_Source text_
┄┄┄┄┄┄┄┄┄┄

No no no no! Let's not open up this can of worms of queuing up the work 
to handle a write to a sysfs file. It *MIGHT* work for this specific 
tunable (I haven't bothered to analyze), but this makes it impossible to 
return a useful/proper error value.

-Saravana
Saravana Kannan Feb. 4, 2016, 5:44 p.m. UTC | #2
On 02/04/2016 09:43 AM, Saravana Kannan wrote:
> On 02/04/2016 03:09 AM, Viresh Kumar wrote:
>> On 04-02-16, 00:50, Rafael J. Wysocki wrote:
>>> This is exactly right.  We've avoided one deadlock only to trip into
>>> another one.
>>>
>>> This happens because update_sampling_rate() acquires
>>> od_dbs_cdata.mutex which is held around cpufreq_governor_exit() by
>>> cpufreq_governor_dbs().
>>>
>>> Worse yet, a deadlock can still happen without (the new)
>>> dbs_data->mutex, just between s_active and od_dbs_cdata.mutex if
>>> update_sampling_rate() runs in parallel with
>>> cpufreq_governor_dbs()->cpufreq_governor_exit() and the latter wins
>>> the race.
>>>
>>> It looks like we need to drop the governor mutex before putting the
>>> kobject in cpufreq_governor_exit().
>>
>> I have tried to explore all possible ways of fixing this, and every
>> other way looked to be racy in some way.
>>
>> Does anyone else have a better idea (untested):
>>
>> -------------------------8<-------------------------
>>
>> Subject: [PATCH] cpufreq: ondemand: Shoot update_sampling_rate with a
>> separate
>>   work
>>
>> Signed-off-by: Viresh Kumar <viresh.kumar@linaro.org>
>> ---
>>   drivers/cpufreq/cpufreq_governor.h |  2 ++
>>   drivers/cpufreq/cpufreq_ondemand.c | 39
>> +++++++++++++++++++++++++++++---------
>>   2 files changed, 32 insertions(+), 9 deletions(-)

┄┄┄┄┄┄┄┄┄┄

_Source material_
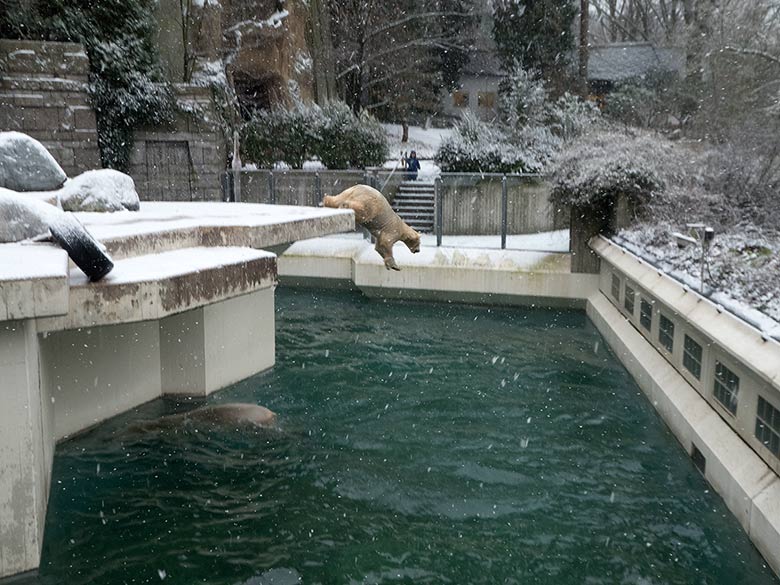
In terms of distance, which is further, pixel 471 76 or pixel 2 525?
pixel 471 76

┄┄┄┄┄┄┄┄┄┄

_Problem_
Transcribe the passage of the cpufreq thread above from "No no no no!" to "useful/proper error value.".

_Worked answer_
No no no no! Let's not open up this can of worms of queuing up the work 
to handle a write to a sysfs file. It *MIGHT* work for this specific 
tunable (I haven't bothered to analyze), but this makes it impossible to 
return a useful/proper error value.